__QUOTED PASSAGE__:
---------------

Isn't the back to back uni just a "fisherman's knot" back to back? The same knot that I tie my flies on with?


----------



## Bull Market (Mar 12, 2005)

Here's an animated You Tube video.


----------



## aimus1 (Feb 28, 2011)

Agreed. And it's not really necessary to build a leader. A short section of 0X Flourocarbon works great. Just like casting a spinner...they attack while giving chase to a moving/twitching target. They wont have time to look at your knots. I also like the 0X when I roll chuck that streamer right into a cedar tree or the junk on the opposite bank. Lets me reef on it and pull it out. Point my rod tip right at it and pull straight back. "tuck your chin down and let the brim of your hat protect your face. I feel if I'm not casting it in the junk...I'm not getting my bug where the fish live. Cast it in their condo and giver a twitch.

---------------

__EXERCISE TASKS__:
A - In the fishing thread, what does aimus1 do to pull a streamer out of a cedar tree?
B - Reproduce the stretch of the fishing thread from "## Bull Market" through "giver a twitch.".

__PROVIDED MATERIAL__:
---------------

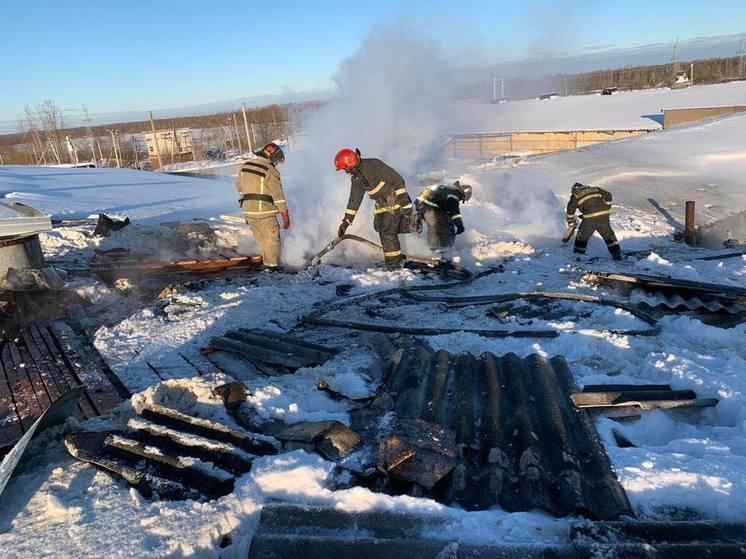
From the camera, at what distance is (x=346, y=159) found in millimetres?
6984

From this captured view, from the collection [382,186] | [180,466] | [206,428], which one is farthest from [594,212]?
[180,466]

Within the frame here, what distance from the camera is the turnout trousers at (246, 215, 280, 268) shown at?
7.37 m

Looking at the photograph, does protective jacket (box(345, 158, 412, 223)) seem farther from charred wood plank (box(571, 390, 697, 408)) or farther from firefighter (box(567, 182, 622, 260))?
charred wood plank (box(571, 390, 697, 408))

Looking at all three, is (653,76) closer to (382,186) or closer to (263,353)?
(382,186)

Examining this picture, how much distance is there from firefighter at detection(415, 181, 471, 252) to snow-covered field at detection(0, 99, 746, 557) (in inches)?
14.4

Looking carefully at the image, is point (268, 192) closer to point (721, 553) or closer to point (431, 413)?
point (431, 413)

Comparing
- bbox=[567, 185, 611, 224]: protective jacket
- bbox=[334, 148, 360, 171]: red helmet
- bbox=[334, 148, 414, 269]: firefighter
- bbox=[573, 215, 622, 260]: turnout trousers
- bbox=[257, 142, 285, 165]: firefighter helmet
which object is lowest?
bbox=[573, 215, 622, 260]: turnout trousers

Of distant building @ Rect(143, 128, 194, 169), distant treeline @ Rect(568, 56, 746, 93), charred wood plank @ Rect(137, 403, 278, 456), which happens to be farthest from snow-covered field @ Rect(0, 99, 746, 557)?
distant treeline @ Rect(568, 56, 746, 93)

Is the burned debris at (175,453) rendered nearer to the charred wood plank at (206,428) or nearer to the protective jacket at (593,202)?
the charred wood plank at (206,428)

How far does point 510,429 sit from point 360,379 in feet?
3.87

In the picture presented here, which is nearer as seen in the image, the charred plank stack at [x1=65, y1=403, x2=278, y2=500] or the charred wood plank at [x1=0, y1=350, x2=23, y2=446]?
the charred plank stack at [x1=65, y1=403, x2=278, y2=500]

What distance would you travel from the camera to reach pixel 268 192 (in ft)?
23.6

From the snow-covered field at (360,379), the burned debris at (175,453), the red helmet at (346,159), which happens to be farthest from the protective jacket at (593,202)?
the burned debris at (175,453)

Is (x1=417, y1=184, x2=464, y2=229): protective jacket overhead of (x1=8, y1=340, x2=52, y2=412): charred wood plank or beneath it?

---------------

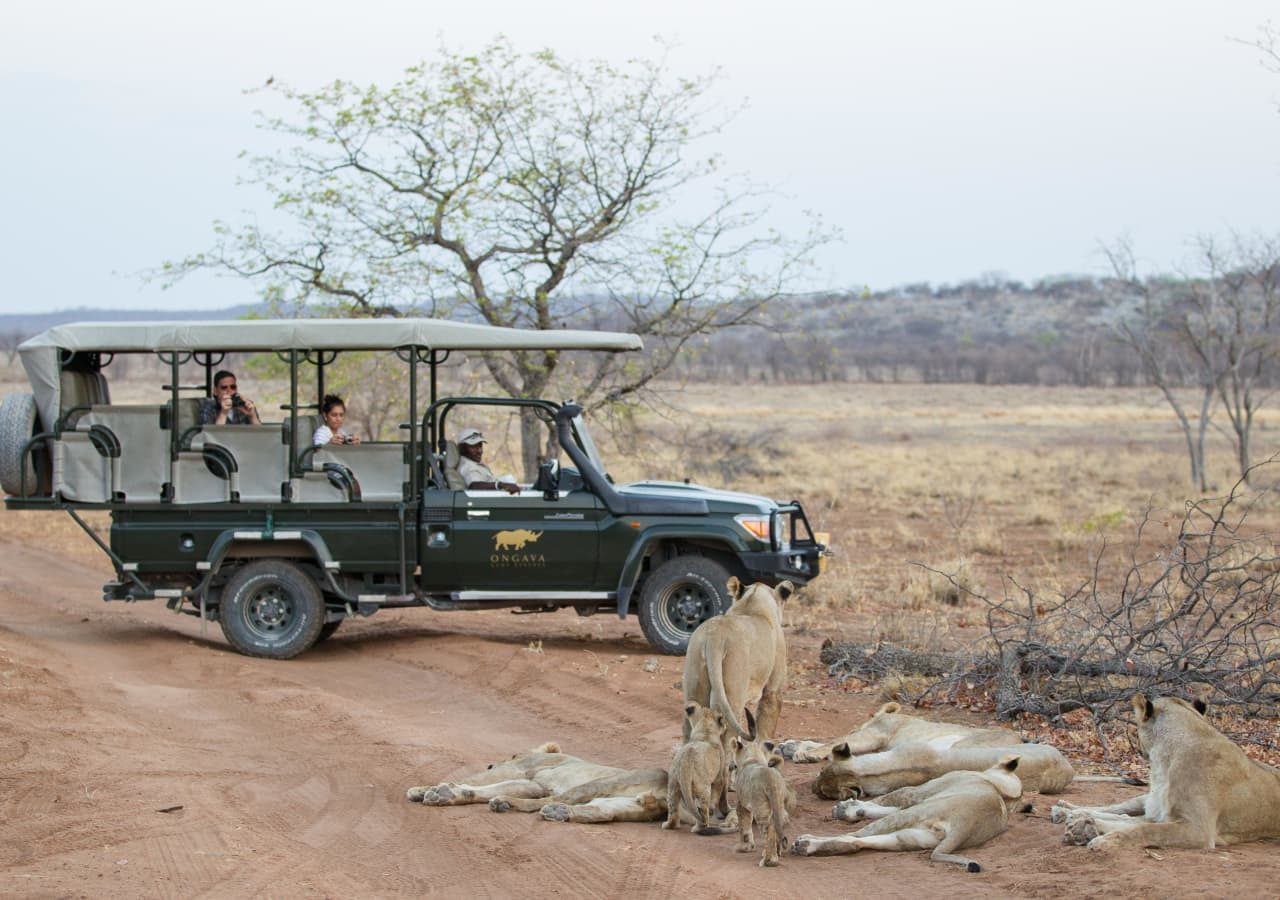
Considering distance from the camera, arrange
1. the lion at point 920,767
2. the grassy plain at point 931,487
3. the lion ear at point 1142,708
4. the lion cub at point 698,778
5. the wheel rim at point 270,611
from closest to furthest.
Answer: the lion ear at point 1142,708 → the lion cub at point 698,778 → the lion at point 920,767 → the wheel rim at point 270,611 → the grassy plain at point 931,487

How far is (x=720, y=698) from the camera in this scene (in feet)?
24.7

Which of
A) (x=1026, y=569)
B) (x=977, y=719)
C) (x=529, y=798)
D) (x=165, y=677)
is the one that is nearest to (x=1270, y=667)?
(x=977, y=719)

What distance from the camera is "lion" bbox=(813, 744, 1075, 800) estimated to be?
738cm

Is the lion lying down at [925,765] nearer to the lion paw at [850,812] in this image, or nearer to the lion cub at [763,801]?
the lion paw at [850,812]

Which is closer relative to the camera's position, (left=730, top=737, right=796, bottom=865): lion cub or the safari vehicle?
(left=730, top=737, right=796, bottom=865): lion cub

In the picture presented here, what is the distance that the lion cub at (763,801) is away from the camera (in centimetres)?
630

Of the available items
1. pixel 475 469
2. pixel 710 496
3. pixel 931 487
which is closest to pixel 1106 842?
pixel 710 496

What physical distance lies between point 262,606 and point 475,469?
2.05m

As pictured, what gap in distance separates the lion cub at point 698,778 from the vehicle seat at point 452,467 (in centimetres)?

---------------

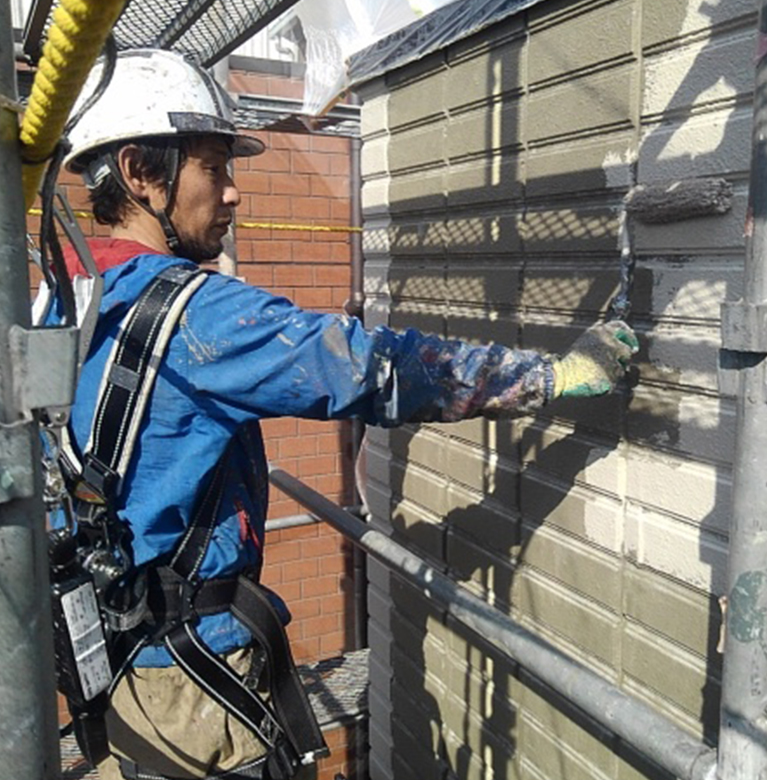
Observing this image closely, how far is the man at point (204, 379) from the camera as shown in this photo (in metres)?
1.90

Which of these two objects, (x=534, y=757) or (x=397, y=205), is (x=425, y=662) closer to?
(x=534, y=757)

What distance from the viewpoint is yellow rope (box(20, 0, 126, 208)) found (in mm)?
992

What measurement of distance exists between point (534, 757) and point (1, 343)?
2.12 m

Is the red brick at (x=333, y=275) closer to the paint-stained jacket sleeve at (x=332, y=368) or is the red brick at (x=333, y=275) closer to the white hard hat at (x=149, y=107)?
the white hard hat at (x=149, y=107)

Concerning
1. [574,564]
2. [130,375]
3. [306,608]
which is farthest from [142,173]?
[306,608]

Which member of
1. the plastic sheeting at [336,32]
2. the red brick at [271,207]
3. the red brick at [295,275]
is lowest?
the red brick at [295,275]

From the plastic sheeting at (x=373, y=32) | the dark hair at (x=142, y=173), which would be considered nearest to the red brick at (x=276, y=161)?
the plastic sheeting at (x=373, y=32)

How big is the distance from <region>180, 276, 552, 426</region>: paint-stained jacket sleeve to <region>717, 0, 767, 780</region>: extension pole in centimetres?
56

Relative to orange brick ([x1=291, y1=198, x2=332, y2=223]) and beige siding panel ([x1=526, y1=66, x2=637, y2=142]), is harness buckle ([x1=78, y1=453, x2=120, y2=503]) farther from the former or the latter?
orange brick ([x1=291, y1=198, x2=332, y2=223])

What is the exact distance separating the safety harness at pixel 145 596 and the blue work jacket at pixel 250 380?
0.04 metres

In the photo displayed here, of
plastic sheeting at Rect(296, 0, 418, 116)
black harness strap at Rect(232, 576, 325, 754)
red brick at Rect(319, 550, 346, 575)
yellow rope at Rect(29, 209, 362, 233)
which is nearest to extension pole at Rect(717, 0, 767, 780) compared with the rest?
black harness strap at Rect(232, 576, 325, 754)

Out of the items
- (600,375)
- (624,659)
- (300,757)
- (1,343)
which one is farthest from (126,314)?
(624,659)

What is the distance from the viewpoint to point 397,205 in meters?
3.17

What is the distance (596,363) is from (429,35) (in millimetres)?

---------------

__LIST OF SOLUTIONS__:
A - Points the rod tip right at it and pulls straight back.

B -
## Bull Market (Mar 12, 2005)

Here's an animated You Tube video.


----------



## aimus1 (Feb 28, 2011)

Agreed. And it's not really necessary to build a leader. A short section of 0X Flourocarbon works great. Just like casting a spinner...they attack while giving chase to a moving/twitching target. They wont have time to look at your knots. I also like the 0X when I roll chuck that streamer right into a cedar tree or the junk on the opposite bank. Lets me reef on it and pull it out. Point my rod tip right at it and pull straight back. "tuck your chin down and let the brim of your hat protect your face. I feel if I'm not casting it in the junk...I'm not getting my bug where the fish live. Cast it in their condo and giver a twitch.